Problem description
Copy every one of the items below word for word, but leave out the pictures.

Input for this task

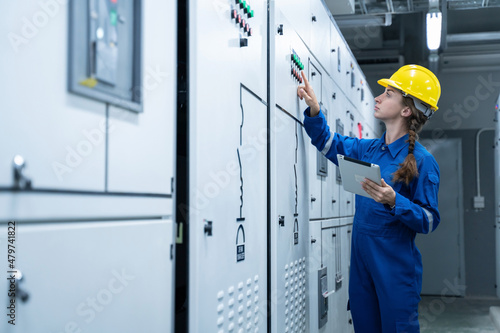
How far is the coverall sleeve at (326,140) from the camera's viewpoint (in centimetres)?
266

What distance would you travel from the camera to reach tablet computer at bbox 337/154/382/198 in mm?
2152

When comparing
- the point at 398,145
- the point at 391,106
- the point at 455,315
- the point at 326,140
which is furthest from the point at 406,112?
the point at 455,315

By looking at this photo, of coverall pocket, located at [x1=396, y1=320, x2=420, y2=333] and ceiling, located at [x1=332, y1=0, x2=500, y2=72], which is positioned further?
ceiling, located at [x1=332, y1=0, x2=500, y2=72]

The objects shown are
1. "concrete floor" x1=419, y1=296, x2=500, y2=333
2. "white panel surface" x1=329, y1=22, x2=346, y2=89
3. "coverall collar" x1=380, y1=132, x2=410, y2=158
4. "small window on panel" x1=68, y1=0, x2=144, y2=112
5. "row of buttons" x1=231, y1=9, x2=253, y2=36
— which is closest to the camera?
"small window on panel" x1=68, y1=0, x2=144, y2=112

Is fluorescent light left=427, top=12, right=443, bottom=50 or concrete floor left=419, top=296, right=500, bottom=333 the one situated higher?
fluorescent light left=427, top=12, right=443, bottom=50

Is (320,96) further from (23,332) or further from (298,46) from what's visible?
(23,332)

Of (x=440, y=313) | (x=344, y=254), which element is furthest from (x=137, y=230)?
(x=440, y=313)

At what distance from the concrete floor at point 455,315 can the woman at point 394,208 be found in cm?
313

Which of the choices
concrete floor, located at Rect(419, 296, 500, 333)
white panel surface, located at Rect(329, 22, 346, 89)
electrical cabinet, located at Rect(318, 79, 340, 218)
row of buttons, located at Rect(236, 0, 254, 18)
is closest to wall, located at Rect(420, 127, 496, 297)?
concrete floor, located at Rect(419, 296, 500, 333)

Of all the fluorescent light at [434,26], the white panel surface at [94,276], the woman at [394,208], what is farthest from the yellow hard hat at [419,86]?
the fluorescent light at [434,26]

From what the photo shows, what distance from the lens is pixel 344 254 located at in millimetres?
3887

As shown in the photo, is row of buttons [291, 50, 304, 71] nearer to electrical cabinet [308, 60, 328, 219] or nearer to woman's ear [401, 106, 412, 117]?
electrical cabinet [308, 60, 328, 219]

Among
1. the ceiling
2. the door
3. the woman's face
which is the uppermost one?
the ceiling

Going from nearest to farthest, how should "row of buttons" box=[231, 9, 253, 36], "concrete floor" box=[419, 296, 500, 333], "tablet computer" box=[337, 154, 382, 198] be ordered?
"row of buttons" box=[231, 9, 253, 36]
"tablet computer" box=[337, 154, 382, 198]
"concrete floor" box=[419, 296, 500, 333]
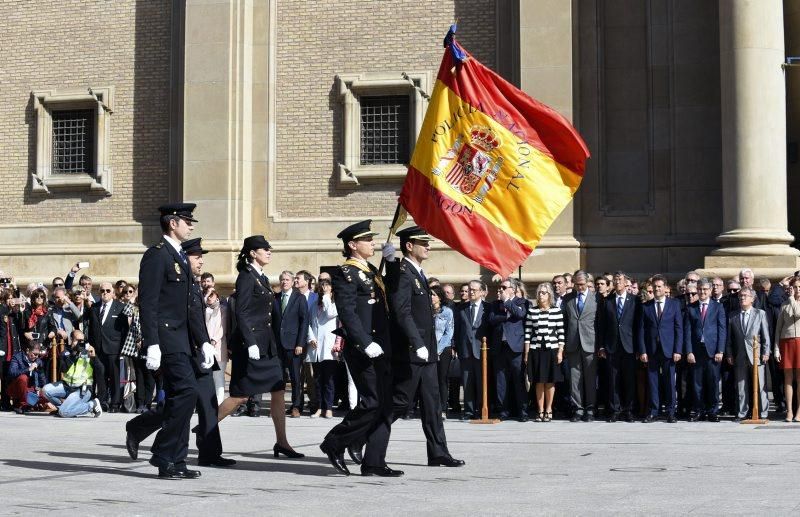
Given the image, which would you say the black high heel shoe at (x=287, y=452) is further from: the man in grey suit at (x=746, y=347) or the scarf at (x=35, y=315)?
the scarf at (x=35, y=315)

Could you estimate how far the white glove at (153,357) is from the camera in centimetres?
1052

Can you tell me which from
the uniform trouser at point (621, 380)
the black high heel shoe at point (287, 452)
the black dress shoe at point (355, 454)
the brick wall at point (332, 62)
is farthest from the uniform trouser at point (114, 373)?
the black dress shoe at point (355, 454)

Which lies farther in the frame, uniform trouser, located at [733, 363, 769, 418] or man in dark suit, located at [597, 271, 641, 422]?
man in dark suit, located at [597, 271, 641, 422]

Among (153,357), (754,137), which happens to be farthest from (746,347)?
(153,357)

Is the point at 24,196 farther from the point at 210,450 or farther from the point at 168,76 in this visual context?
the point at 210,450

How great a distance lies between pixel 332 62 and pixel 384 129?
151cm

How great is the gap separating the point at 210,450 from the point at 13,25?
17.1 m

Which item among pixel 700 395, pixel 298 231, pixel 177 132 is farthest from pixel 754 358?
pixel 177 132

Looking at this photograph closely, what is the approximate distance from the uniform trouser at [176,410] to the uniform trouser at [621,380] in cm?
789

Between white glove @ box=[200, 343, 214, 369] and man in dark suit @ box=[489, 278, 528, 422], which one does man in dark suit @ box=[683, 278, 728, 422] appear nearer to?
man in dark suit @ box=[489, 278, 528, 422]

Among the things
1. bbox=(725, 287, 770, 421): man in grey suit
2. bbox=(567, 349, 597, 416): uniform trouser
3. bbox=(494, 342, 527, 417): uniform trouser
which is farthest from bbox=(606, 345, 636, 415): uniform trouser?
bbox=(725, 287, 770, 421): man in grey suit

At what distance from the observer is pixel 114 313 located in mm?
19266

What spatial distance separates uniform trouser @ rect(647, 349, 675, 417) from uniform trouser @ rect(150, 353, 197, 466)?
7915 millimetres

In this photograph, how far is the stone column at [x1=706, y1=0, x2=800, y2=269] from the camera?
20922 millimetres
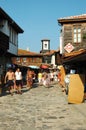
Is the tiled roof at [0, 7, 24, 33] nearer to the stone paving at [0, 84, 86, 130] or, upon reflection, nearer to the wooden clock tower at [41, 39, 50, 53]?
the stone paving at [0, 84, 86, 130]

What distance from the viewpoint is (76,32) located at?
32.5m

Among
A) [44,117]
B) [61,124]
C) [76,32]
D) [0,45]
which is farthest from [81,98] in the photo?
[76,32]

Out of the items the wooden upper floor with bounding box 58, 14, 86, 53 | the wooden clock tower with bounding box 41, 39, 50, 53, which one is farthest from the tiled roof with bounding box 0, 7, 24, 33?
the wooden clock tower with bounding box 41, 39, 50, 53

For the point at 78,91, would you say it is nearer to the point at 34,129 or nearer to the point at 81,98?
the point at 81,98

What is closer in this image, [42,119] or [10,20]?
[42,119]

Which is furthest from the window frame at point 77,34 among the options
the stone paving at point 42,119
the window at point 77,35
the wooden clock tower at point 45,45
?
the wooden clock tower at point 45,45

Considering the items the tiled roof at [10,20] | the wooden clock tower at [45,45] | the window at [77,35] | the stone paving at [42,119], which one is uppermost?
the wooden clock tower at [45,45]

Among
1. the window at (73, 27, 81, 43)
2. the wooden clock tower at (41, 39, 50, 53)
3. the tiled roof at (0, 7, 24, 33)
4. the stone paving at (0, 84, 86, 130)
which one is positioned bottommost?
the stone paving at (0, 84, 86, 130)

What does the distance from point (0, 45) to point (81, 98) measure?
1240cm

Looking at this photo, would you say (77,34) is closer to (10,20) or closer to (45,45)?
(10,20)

Exercise result
How far is the coverall sleeve at (326,140) from the camera's viewpoint (in centimetres)?
266

What distance would you travel from the camera to reach tablet computer at bbox 337/154/382/198 in mm?
2152

When comparing
- the point at 398,145
- the point at 391,106
- the point at 455,315
- the point at 326,140
which is furthest from the point at 406,112?
the point at 455,315

By looking at this photo, of coverall pocket, located at [x1=396, y1=320, x2=420, y2=333] and ceiling, located at [x1=332, y1=0, x2=500, y2=72], which is positioned further?
ceiling, located at [x1=332, y1=0, x2=500, y2=72]

The objects shown are
1. "concrete floor" x1=419, y1=296, x2=500, y2=333
2. "white panel surface" x1=329, y1=22, x2=346, y2=89
3. "coverall collar" x1=380, y1=132, x2=410, y2=158
4. "small window on panel" x1=68, y1=0, x2=144, y2=112
5. "row of buttons" x1=231, y1=9, x2=253, y2=36
— which is closest to the camera?
"small window on panel" x1=68, y1=0, x2=144, y2=112

Is fluorescent light left=427, top=12, right=443, bottom=50 or concrete floor left=419, top=296, right=500, bottom=333 the one situated higher?
fluorescent light left=427, top=12, right=443, bottom=50

Is (320,96) further from (23,332) or further from (298,46) from what's visible?
(23,332)

Of (x=440, y=313) | (x=344, y=254), which element is furthest from (x=137, y=230)?
(x=440, y=313)

At what distance from the concrete floor at point 455,315 can the woman at point 394,208 be found in cm?
313

Which of the choices
concrete floor, located at Rect(419, 296, 500, 333)
white panel surface, located at Rect(329, 22, 346, 89)
electrical cabinet, located at Rect(318, 79, 340, 218)
row of buttons, located at Rect(236, 0, 254, 18)
is closest to wall, located at Rect(420, 127, 496, 297)?
concrete floor, located at Rect(419, 296, 500, 333)

Of all the fluorescent light at [434,26], the white panel surface at [94,276], the woman at [394,208], what is farthest from the yellow hard hat at [419,86]?
the fluorescent light at [434,26]

From what the photo shows, what distance from the lens is pixel 344 254 located at in millimetres?
3887

As shown in the photo, is row of buttons [291, 50, 304, 71] nearer to electrical cabinet [308, 60, 328, 219] or nearer to woman's ear [401, 106, 412, 117]?
electrical cabinet [308, 60, 328, 219]

Among
1. the ceiling
2. the door
3. the woman's face
which is the uppermost one?
the ceiling

Going from nearest to farthest, how should "row of buttons" box=[231, 9, 253, 36], "concrete floor" box=[419, 296, 500, 333], "tablet computer" box=[337, 154, 382, 198] be ordered?
"row of buttons" box=[231, 9, 253, 36]
"tablet computer" box=[337, 154, 382, 198]
"concrete floor" box=[419, 296, 500, 333]
Given the image, which would you say the black high heel shoe at (x=287, y=452) is further from: the man in grey suit at (x=746, y=347) or the scarf at (x=35, y=315)?
the scarf at (x=35, y=315)

Could you estimate how far the white glove at (153,357) is from the camera in centimetres?
1052

Can you tell me which from
the uniform trouser at point (621, 380)
the black high heel shoe at point (287, 452)
the black dress shoe at point (355, 454)
the brick wall at point (332, 62)
is farthest from the uniform trouser at point (114, 373)?
the black dress shoe at point (355, 454)

Which lies farther in the frame, uniform trouser, located at [733, 363, 769, 418] or man in dark suit, located at [597, 271, 641, 422]?
man in dark suit, located at [597, 271, 641, 422]

Among (153,357), (754,137), which happens to be farthest from (746,347)?
(153,357)

Is the point at 24,196 farther from the point at 210,450 or farther from the point at 168,76 in this visual context?
the point at 210,450

How great a distance lies between pixel 332 62 and pixel 384 129?
151cm

How great is the gap separating the point at 210,450 from the point at 13,25?
17.1 m

Which item among pixel 700 395, pixel 298 231, pixel 177 132 is farthest from pixel 754 358?
pixel 177 132

Looking at this photograph closely, what is the approximate distance from the uniform trouser at [176,410] to the uniform trouser at [621,380] in cm?
789

Between white glove @ box=[200, 343, 214, 369] and man in dark suit @ box=[489, 278, 528, 422], which one does man in dark suit @ box=[683, 278, 728, 422] appear nearer to?
man in dark suit @ box=[489, 278, 528, 422]

Among the things
1. bbox=(725, 287, 770, 421): man in grey suit
2. bbox=(567, 349, 597, 416): uniform trouser
3. bbox=(494, 342, 527, 417): uniform trouser
which is farthest from bbox=(606, 345, 636, 415): uniform trouser?
bbox=(725, 287, 770, 421): man in grey suit

At what distance from the observer is pixel 114 313 located in mm?
19266

What spatial distance separates uniform trouser @ rect(647, 349, 675, 417) from uniform trouser @ rect(150, 353, 197, 466)?
7915 millimetres

In this photograph, how far is the stone column at [x1=706, y1=0, x2=800, y2=269] from the camera?
20922 millimetres
Is the tiled roof at [0, 7, 24, 33] nearer to the stone paving at [0, 84, 86, 130] or, upon reflection, nearer to the wooden clock tower at [41, 39, 50, 53]?
the stone paving at [0, 84, 86, 130]

What distance from the viewpoint is (76,32) located at?
32.5m

Among
A) [44,117]
B) [61,124]
C) [76,32]
D) [0,45]
which is farthest from [81,98] in the photo?
[76,32]

Out of the items the wooden upper floor with bounding box 58, 14, 86, 53 | the wooden clock tower with bounding box 41, 39, 50, 53, which one is farthest from the tiled roof with bounding box 0, 7, 24, 33?
the wooden clock tower with bounding box 41, 39, 50, 53

For the point at 78,91, would you say it is nearer to the point at 34,129 or nearer to the point at 81,98?
the point at 81,98

What is closer in this image, [42,119] or [10,20]?
[42,119]

Which is furthest from the window frame at point 77,34 among the options
the stone paving at point 42,119
the window at point 77,35
the wooden clock tower at point 45,45
?
the wooden clock tower at point 45,45

Considering the items the tiled roof at [10,20] | the wooden clock tower at [45,45] | the window at [77,35] | the stone paving at [42,119], which one is uppermost?
the wooden clock tower at [45,45]

Among
1. the window at (73, 27, 81, 43)
2. the wooden clock tower at (41, 39, 50, 53)
3. the tiled roof at (0, 7, 24, 33)
4. the stone paving at (0, 84, 86, 130)
which one is positioned bottommost?
the stone paving at (0, 84, 86, 130)

What does the distance from point (0, 45) to point (81, 98) measure?
1240cm

Looking at this photo, would you say (77,34) is closer to (10,20) or closer to (45,45)?
(10,20)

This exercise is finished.